+++ Data lines +++
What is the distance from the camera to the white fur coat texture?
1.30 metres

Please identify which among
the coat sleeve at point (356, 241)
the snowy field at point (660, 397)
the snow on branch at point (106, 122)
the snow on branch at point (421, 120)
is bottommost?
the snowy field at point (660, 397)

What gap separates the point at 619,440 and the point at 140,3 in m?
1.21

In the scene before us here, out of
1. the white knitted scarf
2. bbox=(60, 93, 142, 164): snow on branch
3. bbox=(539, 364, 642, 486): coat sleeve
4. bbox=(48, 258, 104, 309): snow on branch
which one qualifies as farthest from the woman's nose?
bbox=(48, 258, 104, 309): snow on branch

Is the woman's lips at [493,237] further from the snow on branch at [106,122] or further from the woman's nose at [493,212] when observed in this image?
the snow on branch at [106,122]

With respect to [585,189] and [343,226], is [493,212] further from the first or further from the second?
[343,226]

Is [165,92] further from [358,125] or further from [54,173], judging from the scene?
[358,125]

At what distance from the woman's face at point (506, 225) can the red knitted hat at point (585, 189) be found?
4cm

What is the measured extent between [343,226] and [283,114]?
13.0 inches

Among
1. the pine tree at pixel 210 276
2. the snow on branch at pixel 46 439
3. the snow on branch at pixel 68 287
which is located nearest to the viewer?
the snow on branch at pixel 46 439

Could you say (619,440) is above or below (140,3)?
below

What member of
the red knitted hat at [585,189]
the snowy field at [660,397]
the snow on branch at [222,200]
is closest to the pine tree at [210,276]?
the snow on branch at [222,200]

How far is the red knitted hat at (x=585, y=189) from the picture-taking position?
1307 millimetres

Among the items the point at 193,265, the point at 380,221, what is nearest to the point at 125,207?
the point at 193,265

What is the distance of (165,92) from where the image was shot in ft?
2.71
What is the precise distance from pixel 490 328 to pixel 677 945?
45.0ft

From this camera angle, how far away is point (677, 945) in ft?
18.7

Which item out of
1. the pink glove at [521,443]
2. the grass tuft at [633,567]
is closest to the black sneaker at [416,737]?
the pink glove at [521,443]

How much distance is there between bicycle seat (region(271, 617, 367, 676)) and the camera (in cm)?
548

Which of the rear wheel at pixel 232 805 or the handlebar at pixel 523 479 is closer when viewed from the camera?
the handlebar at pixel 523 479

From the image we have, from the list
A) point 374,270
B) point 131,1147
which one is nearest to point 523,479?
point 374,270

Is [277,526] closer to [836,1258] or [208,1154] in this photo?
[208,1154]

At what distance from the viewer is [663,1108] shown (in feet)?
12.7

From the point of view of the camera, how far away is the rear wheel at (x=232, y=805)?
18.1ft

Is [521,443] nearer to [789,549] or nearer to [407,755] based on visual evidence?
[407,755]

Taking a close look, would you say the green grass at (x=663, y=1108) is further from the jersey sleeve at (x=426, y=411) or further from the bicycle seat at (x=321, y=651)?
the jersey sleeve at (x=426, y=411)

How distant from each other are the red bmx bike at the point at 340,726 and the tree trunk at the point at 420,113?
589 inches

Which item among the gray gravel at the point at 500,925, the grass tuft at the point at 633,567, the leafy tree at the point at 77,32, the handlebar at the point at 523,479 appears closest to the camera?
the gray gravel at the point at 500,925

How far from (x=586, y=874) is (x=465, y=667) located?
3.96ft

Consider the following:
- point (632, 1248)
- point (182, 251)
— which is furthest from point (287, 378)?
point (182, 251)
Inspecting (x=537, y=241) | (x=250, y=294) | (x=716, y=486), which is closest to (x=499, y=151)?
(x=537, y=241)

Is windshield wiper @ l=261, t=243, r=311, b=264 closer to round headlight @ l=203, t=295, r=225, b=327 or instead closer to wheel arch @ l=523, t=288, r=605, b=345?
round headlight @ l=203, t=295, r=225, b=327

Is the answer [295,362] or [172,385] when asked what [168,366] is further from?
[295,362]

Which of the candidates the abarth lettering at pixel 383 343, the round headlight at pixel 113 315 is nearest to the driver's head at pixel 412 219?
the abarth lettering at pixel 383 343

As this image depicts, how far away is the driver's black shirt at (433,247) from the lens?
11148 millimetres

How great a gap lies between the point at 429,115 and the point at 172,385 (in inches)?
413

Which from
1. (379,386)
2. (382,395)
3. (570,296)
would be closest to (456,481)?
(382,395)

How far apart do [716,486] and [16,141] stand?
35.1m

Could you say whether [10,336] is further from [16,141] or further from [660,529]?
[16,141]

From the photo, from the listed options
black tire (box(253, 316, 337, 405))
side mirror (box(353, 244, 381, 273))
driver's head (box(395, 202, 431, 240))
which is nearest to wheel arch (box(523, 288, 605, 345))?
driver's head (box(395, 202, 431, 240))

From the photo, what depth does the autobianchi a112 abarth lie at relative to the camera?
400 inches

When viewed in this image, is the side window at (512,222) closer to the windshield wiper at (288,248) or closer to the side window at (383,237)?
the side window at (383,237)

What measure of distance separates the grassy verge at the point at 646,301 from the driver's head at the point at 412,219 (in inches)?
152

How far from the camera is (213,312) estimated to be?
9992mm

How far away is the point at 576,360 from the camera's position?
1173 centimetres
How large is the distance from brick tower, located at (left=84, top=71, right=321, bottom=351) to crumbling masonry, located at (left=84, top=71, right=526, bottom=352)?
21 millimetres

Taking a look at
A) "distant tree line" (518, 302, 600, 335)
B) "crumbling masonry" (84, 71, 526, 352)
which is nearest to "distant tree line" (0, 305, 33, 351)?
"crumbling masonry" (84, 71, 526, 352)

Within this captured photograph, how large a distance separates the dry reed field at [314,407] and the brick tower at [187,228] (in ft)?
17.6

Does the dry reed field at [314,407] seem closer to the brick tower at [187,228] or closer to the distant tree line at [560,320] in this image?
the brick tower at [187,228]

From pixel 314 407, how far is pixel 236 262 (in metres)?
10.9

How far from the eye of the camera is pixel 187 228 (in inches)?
+++
Problem to solve: Restate the listing in full, word for word.

Expected answer:
What is the distance from the camera to the white fur coat texture?
1.30 metres

Please identify which among
the coat sleeve at point (356, 241)
the snowy field at point (660, 397)
the snow on branch at point (106, 122)
the snow on branch at point (421, 120)
is bottommost?
the snowy field at point (660, 397)

What gap separates the point at 619,440 and the point at 140,3 in m?
1.21

In the scene before us here, out of
1. the white knitted scarf
2. bbox=(60, 93, 142, 164): snow on branch
3. bbox=(539, 364, 642, 486): coat sleeve
4. bbox=(48, 258, 104, 309): snow on branch
which one qualifies as farthest from the woman's nose?
bbox=(48, 258, 104, 309): snow on branch

Is the woman's lips at [493,237] further from the snow on branch at [106,122] or further from the woman's nose at [493,212] when observed in this image?
the snow on branch at [106,122]

With respect to [585,189] and [343,226], is [493,212] further from the first or further from the second?
[343,226]

Is [165,92] further from [358,125] or further from [54,173], judging from the scene?
[358,125]

At what distance from the woman's face at point (506, 225) can the red knitted hat at point (585, 189) be found?
4cm

What is the measured extent between [343,226] and [283,114]?
13.0 inches

Among
1. the pine tree at pixel 210 276
2. the snow on branch at pixel 46 439
3. the snow on branch at pixel 68 287
which is located nearest to the viewer?
the snow on branch at pixel 46 439

Could you say (619,440) is above or below (140,3)?
below

What member of
the red knitted hat at [585,189]
the snowy field at [660,397]
the snow on branch at [222,200]
is closest to the pine tree at [210,276]?
the snow on branch at [222,200]

How far is the red knitted hat at (x=585, y=189) from the picture-taking position?
1307 millimetres

Among the items the point at 193,265, the point at 380,221, what is nearest to the point at 125,207?
the point at 193,265

What is the distance of (165,92) from where the image was shot in ft?
2.71
What is the precise distance from pixel 490 328 to pixel 677 945?
45.0ft

From this camera angle, how far away is point (677, 945) in ft?
18.7

Which item out of
1. the pink glove at [521,443]
2. the grass tuft at [633,567]
is closest to the black sneaker at [416,737]?
the pink glove at [521,443]

How much distance is there between bicycle seat (region(271, 617, 367, 676)) and the camera (in cm)?
548

Which of the rear wheel at pixel 232 805 or the handlebar at pixel 523 479 is closer when viewed from the camera?
the handlebar at pixel 523 479

From the image we have, from the list
A) point 374,270
B) point 131,1147
which one is nearest to point 523,479?
point 374,270

Is [277,526] closer to [836,1258] or [208,1154] in this photo?
[208,1154]

At what distance from the viewer is [663,1108] shown (in feet)?
12.7

From the point of view of the camera, how far away is the rear wheel at (x=232, y=805)?
18.1ft

Is [521,443] nearer to [789,549] or nearer to [407,755] based on visual evidence?
[407,755]

Taking a close look, would you say the green grass at (x=663, y=1108) is further from the jersey sleeve at (x=426, y=411) or further from the bicycle seat at (x=321, y=651)?
the jersey sleeve at (x=426, y=411)

How distant from each other are the red bmx bike at the point at 340,726 and the tree trunk at the point at 420,113?
589 inches

Which item among the gray gravel at the point at 500,925, the grass tuft at the point at 633,567, the leafy tree at the point at 77,32, the handlebar at the point at 523,479 appears closest to the camera?
the gray gravel at the point at 500,925

How far from (x=586, y=874) is (x=465, y=667) located?
3.96ft

Consider the following:
- point (632, 1248)
- point (182, 251)
— which is furthest from point (287, 378)?
point (182, 251)
Inspecting (x=537, y=241) | (x=250, y=294) | (x=716, y=486), which is closest to (x=499, y=151)?
(x=537, y=241)

Is windshield wiper @ l=261, t=243, r=311, b=264 closer to round headlight @ l=203, t=295, r=225, b=327 or instead closer to wheel arch @ l=523, t=288, r=605, b=345?
round headlight @ l=203, t=295, r=225, b=327

Is the answer [295,362] or [172,385] when asked what [168,366] is further from?
[295,362]

Which of the candidates the abarth lettering at pixel 383 343, the round headlight at pixel 113 315 is nearest to the driver's head at pixel 412 219?
the abarth lettering at pixel 383 343

As this image depicts, how far away is the driver's black shirt at (433,247) from the lens?
11148 millimetres

How great a gap lies between the point at 429,115 and the point at 172,385 (in inches)?
413

Which from
1. (379,386)
2. (382,395)
3. (570,296)
would be closest to (456,481)?
(382,395)

How far apart do [716,486] and [16,141] stand?
35.1m

Could you say whether [10,336] is further from [16,141] or further from [660,529]?
[16,141]

From the photo, from the listed options
black tire (box(253, 316, 337, 405))
side mirror (box(353, 244, 381, 273))
driver's head (box(395, 202, 431, 240))
which is nearest to wheel arch (box(523, 288, 605, 345))?
driver's head (box(395, 202, 431, 240))

From the photo, what depth does the autobianchi a112 abarth lie at relative to the camera?
400 inches

When viewed in this image, is the side window at (512,222) closer to the windshield wiper at (288,248) or closer to the side window at (383,237)?
the side window at (383,237)

What measure of distance separates the grassy verge at the point at 646,301 from the driver's head at the point at 412,219 (in inches)?
152

How far from the camera is (213,312) estimated to be?
9992mm

How far away is the point at 576,360 from the camera's position?
1173 centimetres
How large is the distance from brick tower, located at (left=84, top=71, right=321, bottom=351) to crumbling masonry, located at (left=84, top=71, right=526, bottom=352)?
21 millimetres

Taking a look at
A) "distant tree line" (518, 302, 600, 335)
B) "crumbling masonry" (84, 71, 526, 352)
which is nearest to "distant tree line" (0, 305, 33, 351)?
"crumbling masonry" (84, 71, 526, 352)

Within this captured photograph, how large a distance separates the dry reed field at [314,407] and the brick tower at [187,228] (in ft)?
17.6

Does the dry reed field at [314,407] seem closer to the brick tower at [187,228] or closer to the distant tree line at [560,320] in this image?
the brick tower at [187,228]

From pixel 314 407, how far is pixel 236 262 (in metres)?
10.9

How far from the eye of the camera is pixel 187 228 (in inches)?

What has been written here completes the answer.